### Exercise aim
Reproduce, word for word, the stretch of the New York Court of Appeals excerpt below from "Court of Appeals" through "Hill for respondent.".
━━━━━ Provided text
Court of Appeals of the State of New YorkNov 22, 1881
87 N.Y. 98 (N.Y. 1881)

Submitted October 25, 1881

Decided November 22, 1881

Wm. H. Scott for appellants.

John L. Hill for respondent.


The act of 1860 in legal effect, allows lessees or occupants of a building, which, without any fault or neglect on their part, has been destroyed or injured by the elements, or any other cause, so as to be untenantable or unfit for occupancy, to quit and surrender the leasehold premises, and relieves them, upon so doing, from all further liability for rent, "unless otherwise expressly provided by written agreement or covenant." (Laws of 1860, chap. 345; Johnson v. Oppenheim, 55 N.Y. 280.)
━━━━━━━━━━
━━━━━ Provided material
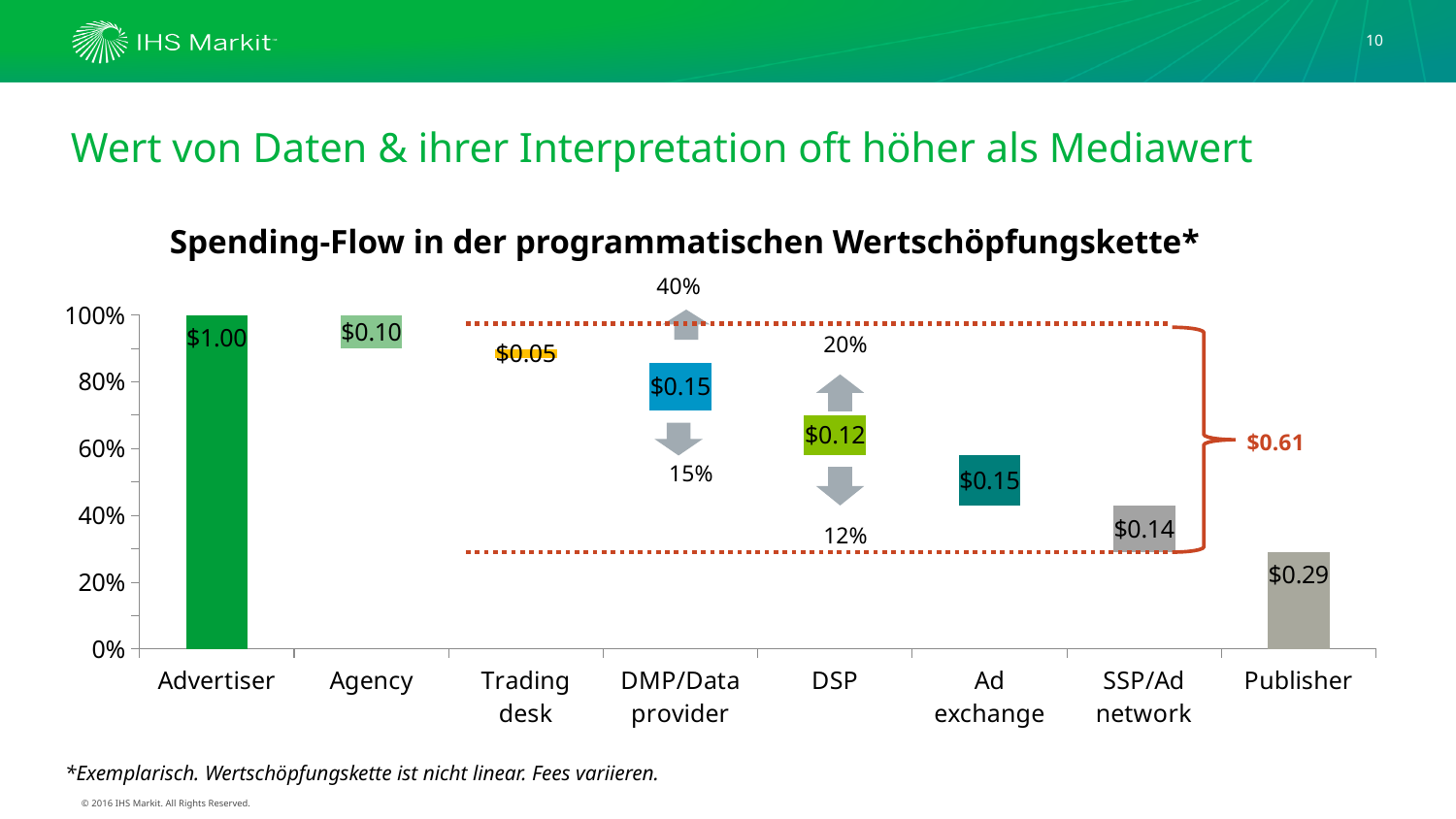
What is the value shown for Agency? $0.10 How many categories are shown on the x axis? 8 Which category has the lowest value? Trading desk What is the value shown for Publisher? $0.29 What is the value shown for SSP/Ad network? $0.14 What amount is labelled next to the red bracket on the right of the chart? $0.61 Which category has the highest value? Advertiser What is the value shown for DSP? $0.12 What is the difference between the values for Advertiser and Publisher? $0.71 What is the value shown for Advertiser? $1.00 What kind of chart is this? Bar chart Which is larger, the value for Agency or the value for DSP? DSP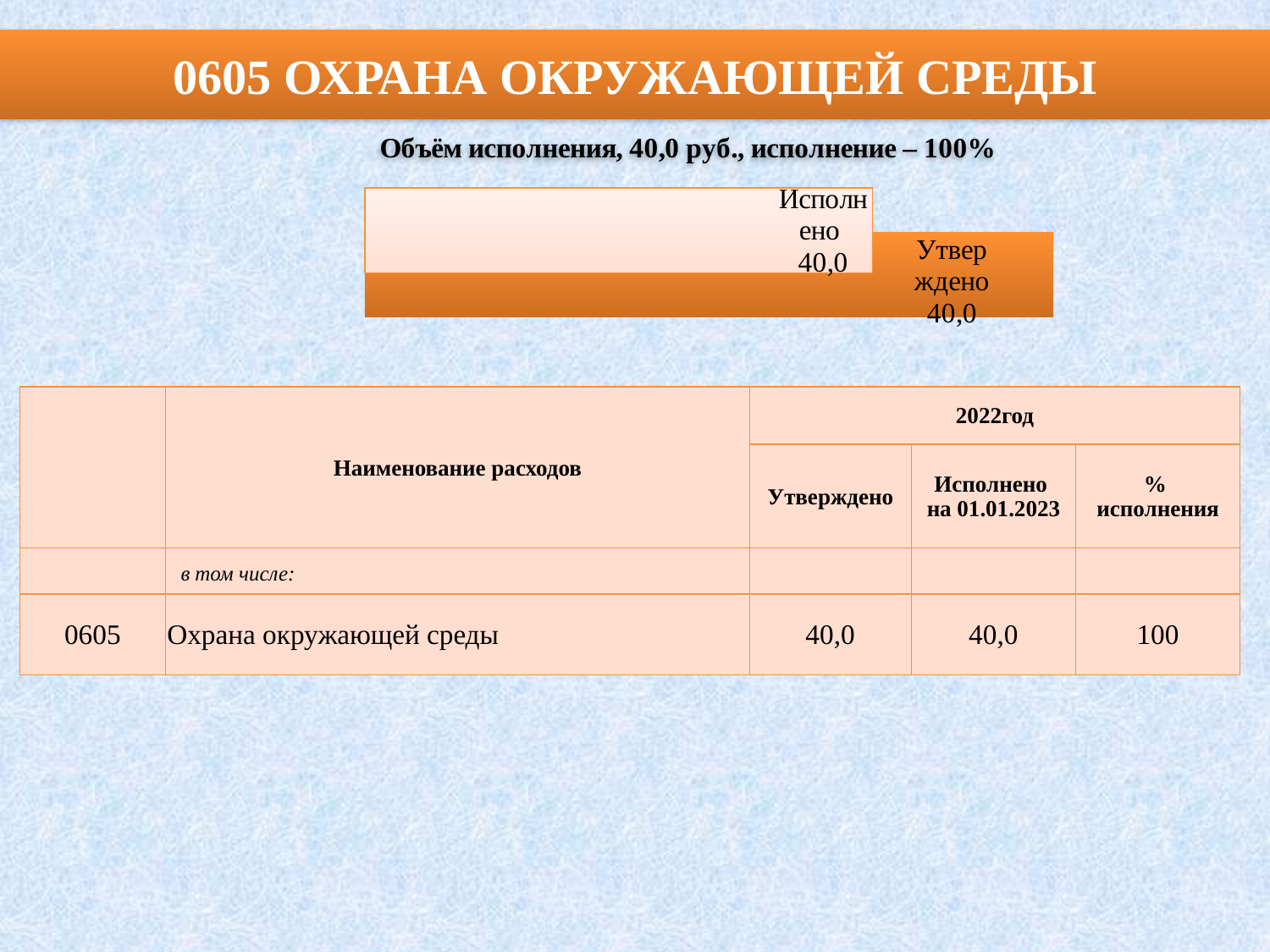
What is the value shown for Утверждено in the chart? 40,0 How many bars are plotted in the chart? 2 What is the difference between the Утверждено and Исполнено values in the chart? 0,0 Which bar in the chart is drawn in a pale, light colour? Исполнено Are the Утверждено and Исполнено values in the chart equal or different? equal What kind of chart is shown on the slide? bar chart Are the bars in the chart horizontal or vertical? horizontal What is the value shown for Исполнено in the chart? 40,0 Which bar in the chart is drawn in dark orange? Утверждено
━━━━━━━━━━
### Result of this exercise
Court of Appeals of the State of New YorkNov 22, 1881
87 N.Y. 98 (N.Y. 1881)

Submitted October 25, 1881

Decided November 22, 1881

Wm. H. Scott for appellants.

John L. Hill for respondent.